▶ Instruction
Format every line of the entries below as a JSON list of strings, one string per line, leaving out blank lines. Leave the pictures out of your answer.

## BEGIN Supplied records

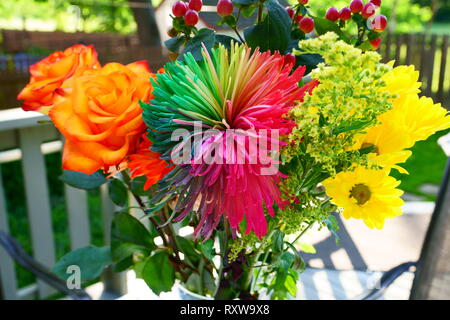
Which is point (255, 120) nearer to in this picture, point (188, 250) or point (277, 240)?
point (277, 240)

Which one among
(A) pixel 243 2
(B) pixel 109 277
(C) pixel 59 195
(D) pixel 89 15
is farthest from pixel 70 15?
(A) pixel 243 2

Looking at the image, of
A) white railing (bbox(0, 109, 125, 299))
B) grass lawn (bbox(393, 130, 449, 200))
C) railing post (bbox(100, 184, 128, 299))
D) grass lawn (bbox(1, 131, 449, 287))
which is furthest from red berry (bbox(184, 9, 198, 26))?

## END Supplied records

▶ Result
[
  "Which is point (255, 120) nearer to in this picture, point (188, 250) or point (277, 240)?",
  "point (277, 240)",
  "Which one among",
  "(A) pixel 243 2",
  "(B) pixel 109 277",
  "(C) pixel 59 195",
  "(D) pixel 89 15",
  "is farthest from pixel 70 15?",
  "(A) pixel 243 2",
  "Looking at the image, of",
  "A) white railing (bbox(0, 109, 125, 299))",
  "B) grass lawn (bbox(393, 130, 449, 200))",
  "C) railing post (bbox(100, 184, 128, 299))",
  "D) grass lawn (bbox(1, 131, 449, 287))",
  "which is furthest from red berry (bbox(184, 9, 198, 26))?"
]